● **TEXTO DE ESTUDO**:
☆ ☆ ☆

Críticas


A NATUREZA DO TEMPO

De: KARIM MOUSSAOUI
Com: MOHAMED DJOUHRI , HANIA AMAR, MEHDI RAMDANI HASSAN KACHACH
20.05.2018
Por Luiz Fernando Gallego
Mais importante do que qualquer “conclusão” terá sido acompanhar “fatias” de vidas dos personagens.

Especialmente estimulante para espectadores que tolerem enredos com “fatias” de tempo inconclusivas sobre as vidas dos personagens que aborda, este filme argelino lançado no Festival de Cannes de 2017 é capaz de surpreender - e até mesmo empolgar - ao longo de sua duração, deixando um gosto de “quero mais” ao seu término. Frágeis ligações fortuitas fazem com que se abandone cada enredo (nenhum chega a formar uma “história” propriamente dita), passando a outro.

Algo arbitrariamente, personagens de cada trecho podem surgir – ou não – em outro momento. De certo modo, são três episódios que unem/afastam pessoas mais abonadas e outras em estado de quase miséria. Na primeira parte do filme tudo se centra em Mourad, um homem mais velho que transita entre sua ex-mulher, a atual e o filho do primeiro casamento. Bem sucedido financeiramente, à sua volta todos só manifestam insatisfação, inquietude e indefinição. A ex-esposa, com quem mantém uma relação amistosa, reclama que “nada muda” no país; a atual, mais nova, se sente alijada do marido e do país, havendo pistas de que vivia na França e não se adapta em Argel; enquanto isso, o filho de Mourad parece desestimulado com sua Faculdade, preocupando os pais. Quase nada acontece: há informações sobre corrupção em concorrências para obras encomendadas pelo governo e pode-se testemunhar violência em lugares ermos da cidade. Subitamente, a câmera abandona Mourad para se centrar em seu motorista que lhe pede alguns dias de folga para assumir outro trabalho.

☆ ☆ ☆

● **MATERIAL FORNECIDO**:

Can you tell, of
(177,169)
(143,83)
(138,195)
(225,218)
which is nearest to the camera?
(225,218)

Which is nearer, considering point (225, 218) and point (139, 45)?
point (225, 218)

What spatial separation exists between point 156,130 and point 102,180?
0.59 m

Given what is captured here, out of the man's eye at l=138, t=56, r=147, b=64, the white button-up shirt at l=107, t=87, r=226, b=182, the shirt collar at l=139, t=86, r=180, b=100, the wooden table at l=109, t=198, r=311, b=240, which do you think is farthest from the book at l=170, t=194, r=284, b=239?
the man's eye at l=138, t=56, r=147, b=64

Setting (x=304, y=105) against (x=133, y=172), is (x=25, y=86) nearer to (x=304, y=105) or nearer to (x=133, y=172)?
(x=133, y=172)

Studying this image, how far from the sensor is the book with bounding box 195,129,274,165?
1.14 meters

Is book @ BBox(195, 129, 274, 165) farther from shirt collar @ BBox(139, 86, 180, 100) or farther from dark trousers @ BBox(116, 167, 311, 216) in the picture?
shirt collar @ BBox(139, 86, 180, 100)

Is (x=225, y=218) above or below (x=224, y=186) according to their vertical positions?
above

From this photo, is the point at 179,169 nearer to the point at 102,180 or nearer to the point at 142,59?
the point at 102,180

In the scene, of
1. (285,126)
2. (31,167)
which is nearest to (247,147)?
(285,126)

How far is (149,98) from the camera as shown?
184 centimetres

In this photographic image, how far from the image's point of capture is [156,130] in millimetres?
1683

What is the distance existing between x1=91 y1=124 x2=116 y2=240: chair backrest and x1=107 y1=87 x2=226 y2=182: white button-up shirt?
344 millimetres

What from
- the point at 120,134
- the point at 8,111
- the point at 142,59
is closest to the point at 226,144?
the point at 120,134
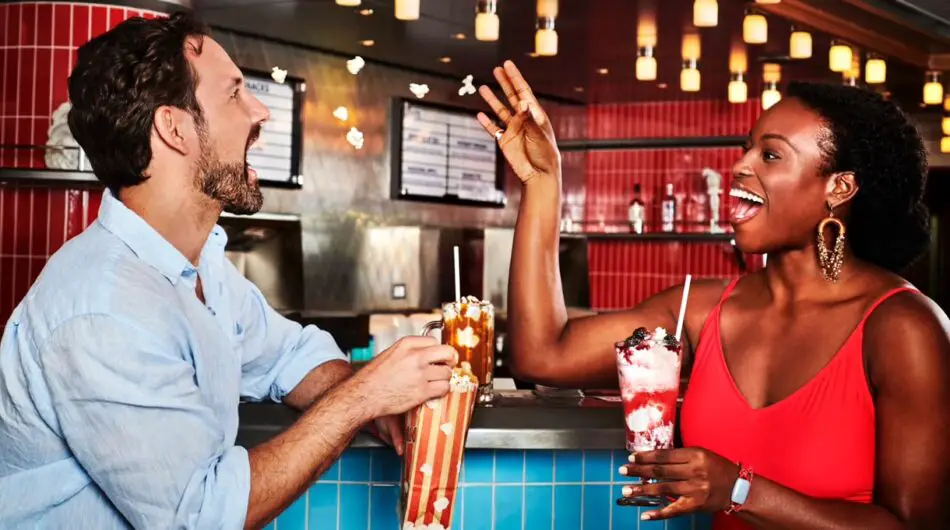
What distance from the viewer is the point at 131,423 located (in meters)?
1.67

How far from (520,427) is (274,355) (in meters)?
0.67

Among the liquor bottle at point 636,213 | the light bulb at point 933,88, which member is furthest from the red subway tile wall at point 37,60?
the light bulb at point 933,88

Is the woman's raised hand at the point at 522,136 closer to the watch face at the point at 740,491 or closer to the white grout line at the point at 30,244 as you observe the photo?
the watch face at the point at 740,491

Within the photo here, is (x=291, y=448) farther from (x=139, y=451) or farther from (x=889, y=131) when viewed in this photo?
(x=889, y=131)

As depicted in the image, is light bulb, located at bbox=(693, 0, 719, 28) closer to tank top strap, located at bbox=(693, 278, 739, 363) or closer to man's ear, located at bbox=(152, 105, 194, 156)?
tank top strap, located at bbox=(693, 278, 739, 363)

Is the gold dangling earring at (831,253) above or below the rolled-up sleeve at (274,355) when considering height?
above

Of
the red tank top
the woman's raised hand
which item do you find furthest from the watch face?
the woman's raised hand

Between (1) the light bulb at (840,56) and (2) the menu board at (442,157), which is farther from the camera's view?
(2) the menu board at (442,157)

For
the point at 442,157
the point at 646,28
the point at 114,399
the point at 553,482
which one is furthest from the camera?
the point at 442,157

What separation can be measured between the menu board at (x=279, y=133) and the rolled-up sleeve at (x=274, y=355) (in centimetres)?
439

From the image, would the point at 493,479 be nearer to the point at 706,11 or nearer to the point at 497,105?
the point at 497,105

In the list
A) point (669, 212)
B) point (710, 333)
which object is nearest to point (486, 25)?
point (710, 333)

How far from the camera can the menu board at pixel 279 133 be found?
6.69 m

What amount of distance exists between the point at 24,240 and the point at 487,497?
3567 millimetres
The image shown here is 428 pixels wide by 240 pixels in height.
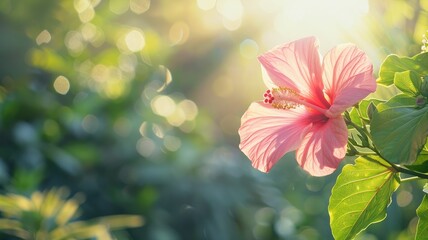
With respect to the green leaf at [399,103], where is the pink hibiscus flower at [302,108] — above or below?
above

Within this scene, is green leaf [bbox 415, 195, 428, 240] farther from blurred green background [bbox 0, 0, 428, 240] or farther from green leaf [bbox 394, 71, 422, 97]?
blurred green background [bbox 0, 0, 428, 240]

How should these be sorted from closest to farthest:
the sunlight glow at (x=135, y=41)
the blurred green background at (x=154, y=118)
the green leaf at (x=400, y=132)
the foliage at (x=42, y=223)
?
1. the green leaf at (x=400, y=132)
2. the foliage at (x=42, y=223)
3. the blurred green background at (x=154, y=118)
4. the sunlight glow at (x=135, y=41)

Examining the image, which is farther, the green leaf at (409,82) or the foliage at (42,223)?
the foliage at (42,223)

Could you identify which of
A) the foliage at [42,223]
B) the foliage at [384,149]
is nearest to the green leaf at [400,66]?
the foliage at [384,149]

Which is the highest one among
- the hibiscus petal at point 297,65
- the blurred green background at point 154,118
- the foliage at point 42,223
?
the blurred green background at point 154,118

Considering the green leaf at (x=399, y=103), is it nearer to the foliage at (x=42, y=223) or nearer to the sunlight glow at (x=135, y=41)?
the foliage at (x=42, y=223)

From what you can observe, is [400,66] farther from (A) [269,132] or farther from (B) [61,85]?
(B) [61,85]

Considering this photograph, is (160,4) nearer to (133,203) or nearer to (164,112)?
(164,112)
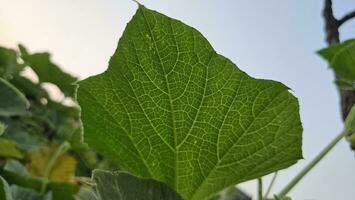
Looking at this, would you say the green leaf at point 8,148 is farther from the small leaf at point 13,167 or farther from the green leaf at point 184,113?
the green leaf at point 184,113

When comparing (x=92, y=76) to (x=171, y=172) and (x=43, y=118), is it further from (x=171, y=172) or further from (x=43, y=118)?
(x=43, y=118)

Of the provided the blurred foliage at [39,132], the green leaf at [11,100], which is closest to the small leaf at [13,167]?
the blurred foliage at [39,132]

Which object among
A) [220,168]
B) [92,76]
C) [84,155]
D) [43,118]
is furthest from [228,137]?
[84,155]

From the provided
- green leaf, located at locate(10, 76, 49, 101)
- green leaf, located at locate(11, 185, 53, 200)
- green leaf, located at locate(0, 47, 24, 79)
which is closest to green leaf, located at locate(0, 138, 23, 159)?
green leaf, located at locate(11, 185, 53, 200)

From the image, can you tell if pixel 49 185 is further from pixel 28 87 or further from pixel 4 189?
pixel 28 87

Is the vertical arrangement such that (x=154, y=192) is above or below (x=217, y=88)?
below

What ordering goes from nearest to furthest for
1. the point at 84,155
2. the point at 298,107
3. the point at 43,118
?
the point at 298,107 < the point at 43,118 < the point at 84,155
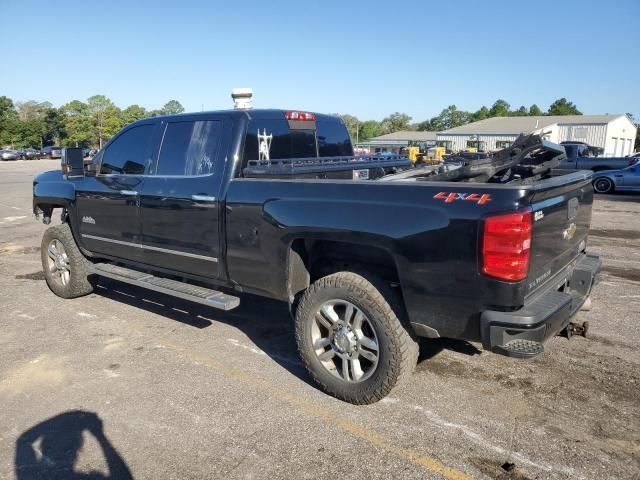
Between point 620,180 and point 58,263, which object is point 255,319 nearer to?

☆ ☆ ☆

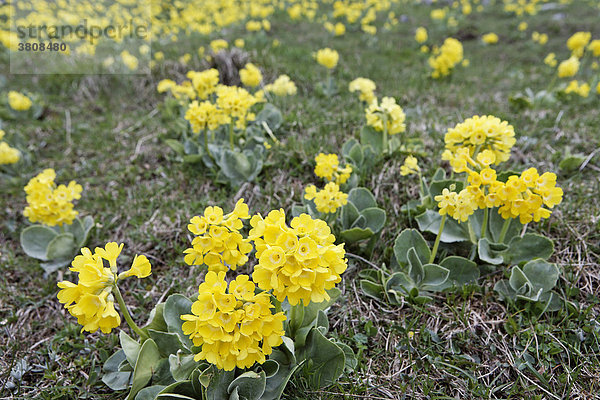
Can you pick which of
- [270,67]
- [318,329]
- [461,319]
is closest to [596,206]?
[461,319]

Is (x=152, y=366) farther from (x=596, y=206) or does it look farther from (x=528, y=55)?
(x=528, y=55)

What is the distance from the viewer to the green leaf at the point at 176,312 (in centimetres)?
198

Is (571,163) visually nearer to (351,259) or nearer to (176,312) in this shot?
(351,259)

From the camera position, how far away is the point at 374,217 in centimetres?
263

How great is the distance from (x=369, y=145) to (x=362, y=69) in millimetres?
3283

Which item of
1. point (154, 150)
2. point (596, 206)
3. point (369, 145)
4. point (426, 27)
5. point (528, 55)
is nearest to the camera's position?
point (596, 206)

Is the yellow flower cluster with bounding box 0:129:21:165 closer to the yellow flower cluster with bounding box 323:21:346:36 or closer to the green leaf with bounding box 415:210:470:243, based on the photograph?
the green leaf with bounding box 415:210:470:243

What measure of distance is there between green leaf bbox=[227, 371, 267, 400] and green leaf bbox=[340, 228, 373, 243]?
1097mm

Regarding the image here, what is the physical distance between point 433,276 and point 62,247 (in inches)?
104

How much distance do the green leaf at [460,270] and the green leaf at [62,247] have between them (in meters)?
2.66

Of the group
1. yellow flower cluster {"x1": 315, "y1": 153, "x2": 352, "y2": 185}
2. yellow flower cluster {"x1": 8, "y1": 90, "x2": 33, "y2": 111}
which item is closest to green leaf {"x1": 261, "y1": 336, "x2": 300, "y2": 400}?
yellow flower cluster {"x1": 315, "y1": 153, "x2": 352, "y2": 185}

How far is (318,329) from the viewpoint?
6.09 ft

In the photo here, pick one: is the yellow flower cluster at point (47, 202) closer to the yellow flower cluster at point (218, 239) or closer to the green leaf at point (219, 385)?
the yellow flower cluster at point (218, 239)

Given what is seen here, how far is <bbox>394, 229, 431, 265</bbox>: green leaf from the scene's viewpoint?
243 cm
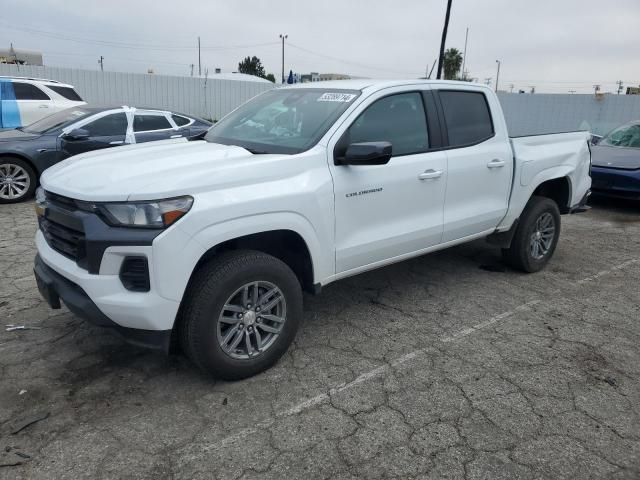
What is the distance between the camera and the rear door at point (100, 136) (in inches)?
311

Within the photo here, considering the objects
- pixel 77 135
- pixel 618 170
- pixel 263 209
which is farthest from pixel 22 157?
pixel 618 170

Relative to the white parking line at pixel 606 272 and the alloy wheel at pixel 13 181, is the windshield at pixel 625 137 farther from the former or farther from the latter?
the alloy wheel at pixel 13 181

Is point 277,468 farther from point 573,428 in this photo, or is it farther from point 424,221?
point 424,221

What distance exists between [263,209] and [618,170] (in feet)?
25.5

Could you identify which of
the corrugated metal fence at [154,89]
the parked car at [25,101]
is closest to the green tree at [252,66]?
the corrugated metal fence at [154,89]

☆ ☆ ☆

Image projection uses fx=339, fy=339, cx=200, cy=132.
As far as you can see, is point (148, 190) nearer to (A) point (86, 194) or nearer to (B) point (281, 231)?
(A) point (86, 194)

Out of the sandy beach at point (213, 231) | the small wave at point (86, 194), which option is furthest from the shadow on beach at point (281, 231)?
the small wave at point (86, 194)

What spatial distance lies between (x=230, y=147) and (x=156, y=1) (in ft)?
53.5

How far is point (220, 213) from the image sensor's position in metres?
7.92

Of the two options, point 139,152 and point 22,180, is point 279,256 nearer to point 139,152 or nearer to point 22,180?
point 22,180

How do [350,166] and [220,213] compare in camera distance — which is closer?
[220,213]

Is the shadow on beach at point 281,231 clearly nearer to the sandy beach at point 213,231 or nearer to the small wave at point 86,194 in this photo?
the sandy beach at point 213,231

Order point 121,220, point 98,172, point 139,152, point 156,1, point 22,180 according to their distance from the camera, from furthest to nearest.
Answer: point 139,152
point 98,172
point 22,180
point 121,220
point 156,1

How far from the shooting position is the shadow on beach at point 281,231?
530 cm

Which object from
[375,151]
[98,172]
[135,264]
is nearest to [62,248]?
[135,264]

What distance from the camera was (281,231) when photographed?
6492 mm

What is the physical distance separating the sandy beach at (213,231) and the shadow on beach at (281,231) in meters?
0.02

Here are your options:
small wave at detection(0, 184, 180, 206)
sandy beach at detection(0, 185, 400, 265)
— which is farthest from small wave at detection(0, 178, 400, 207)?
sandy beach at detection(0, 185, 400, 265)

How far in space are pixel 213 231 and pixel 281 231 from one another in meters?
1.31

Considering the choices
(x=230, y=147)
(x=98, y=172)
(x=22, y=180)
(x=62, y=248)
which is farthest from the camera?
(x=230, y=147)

☆ ☆ ☆

● **EXERCÍCIOS PROPOSTOS**:
[a] Resuma em duas frases a crítica de A Natureza do Tempo.
[b] Segundo a crítica, o que o motorista pede a Mourad?
[c] Copie da crítica o trecho que começa em "De: KARIM MOUSSAOUI" e termina em "passando a outro.".

● **GABARITO**:
[a] Lançado no Festival de Cannes de 2017, o filme argelino apresenta "fatias" inconclusivas da vida de seus personagens, ligadas por frágeis conexões fortuitas, e pode surpreender e deixar um gosto de "quero mais". Na primeira parte, o foco está em Mourad, homem bem-sucedido cercado pela insatisfação da ex-mulher, da atual esposa e do filho, até que a câmera passa a acompanhar seu motorista.

[b] Alguns dias de folga para assumir outro trabalho.

[c]
De: KARIM MOUSSAOUI
Com: MOHAMED DJOUHRI , HANIA AMAR, MEHDI RAMDANI HASSAN KACHACH
20.05.2018
Por Luiz Fernando Gallego
Mais importante do que qualquer “conclusão” terá sido acompanhar “fatias” de vidas dos personagens.

Especialmente estimulante para espectadores que tolerem enredos com “fatias” de tempo inconclusivas sobre as vidas dos personagens que aborda, este filme argelino lançado no Festival de Cannes de 2017 é capaz de surpreender - e até mesmo empolgar - ao longo de sua duração, deixando um gosto de “quero mais” ao seu término. Frágeis ligações fortuitas fazem com que se abandone cada enredo (nenhum chega a formar uma “história” propriamente dita), passando a outro.